Sorption of Phenanthrene by Reference Smectites

• Published in: Environmental science & technology Vol. 35; no. 17; pp. 3456 - 3461
• Main Authors: Hundal, Lakhwinder S, Thompson, Michael L, Laird, David A, Carmo, Ana M
• Format: Journal Article
• Language: English
• Published: Washington, DC American Chemical Society 01.09.2001
• Subjects: Adsorption; Aluminum Silicates; Applied sciences; Biological and physicochemical properties of pollutants. Interaction in the soil; Clay; Earth sciences; Earth, ocean, space; Engineering and environment geology. Geothermics; Environment; Exact sciences and technology; Gastrointestinal Agents - chemistry; Hydrocarbons; Minerals; Organic Chemicals; Phenanthrenes - chemistry; Pollution; Pollution, environment geology; Reference Values; Sediments; Silicates; Soil and sediments pollution; Soils; Temperature; Water Pollutants - analysis; Clay; Sediment water interaction; Phenanthrene; Hydrocarbon; Adsorption isotherm; Adsorption capacity; Hydrophobic compound; Polycyclic aromatic compound; Soil pollution; Sediments; Sorption; Smectite; Reference material; Reaction mechanism; Soil interaction
• ISSN: 0013-936X; 1520-5851
• DOI: 10.1021/es001982a

Fate and behavior of nonionic hydrophobic organic compounds (HOCs) in the environment is mainly controlled by their interactions with various components of soils and sediments. Due to their large surface area and abundance in many soils, smectites may greatly influence the fate and transport of HOCs in the environment.

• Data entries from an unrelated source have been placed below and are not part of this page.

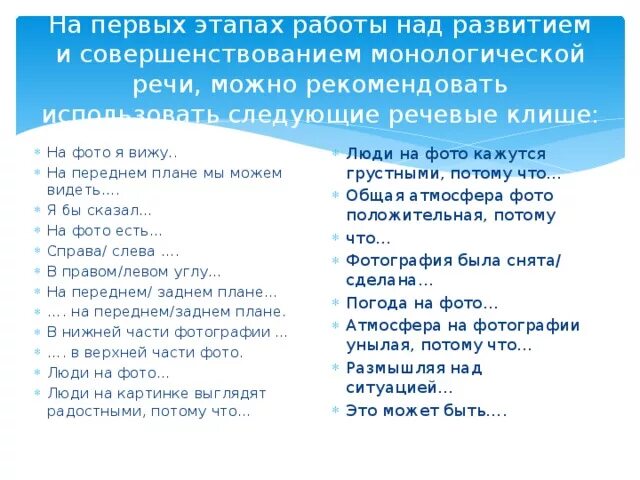 На первых этапах работы над развитием и совершенствованием монологической речи, можно рекомендовать использовать следующие речевые клише:

На фото я вижу..
На переднем плане мы можем видеть....
Я бы сказал...
На фото есть...
Справа/ слева ....
В правом/левом углу...
На переднем/ заднем плане...
.... на переднем/заднем плане.
В нижней части фотографии ...
.... в верхней части фото.
Люди на фото...
Люди на картинке выглядят радостными, потому что...

Люди на фото кажутся грустными, потому что...
Общая атмосфера фото положительная, потому
что...
Фотография была снята/ сделана...
Погода на фото...
Атмосфера на фотографии унылая, потому что...
Размышляя над ситуацией...
Это может быть....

We used phenanthrene as a probe to explore the potential of reference smectites to sorb HOCs from aqueous solution. Batch experiments were used to construct phenanthrene sorption isotherms, and possible sorption mechanisms were inferred from the shape of the isotherms. Our results demonstrate that smectites can retain large amounts of phenanthrene from water. Phenanthrene sorption capacities of the reference smectites investigated in this study were comparable to those of soil clays containing a considerable amount of organic matter. Hectorite exhibited the highest sorption affinity and capacity followed by Panther Creek montmorillonite. The lack of correlation between Freundlich sorption constants (K‘f) and indices of charge or hydrophobicity suggests that sorption of phenanthrene by smectites is primarily a physical phenomenon. Capillary condensation into a network of nano- or micropores created by quasicrystals is likely to be a dominant mechanism of phenanthrene retention by smectites.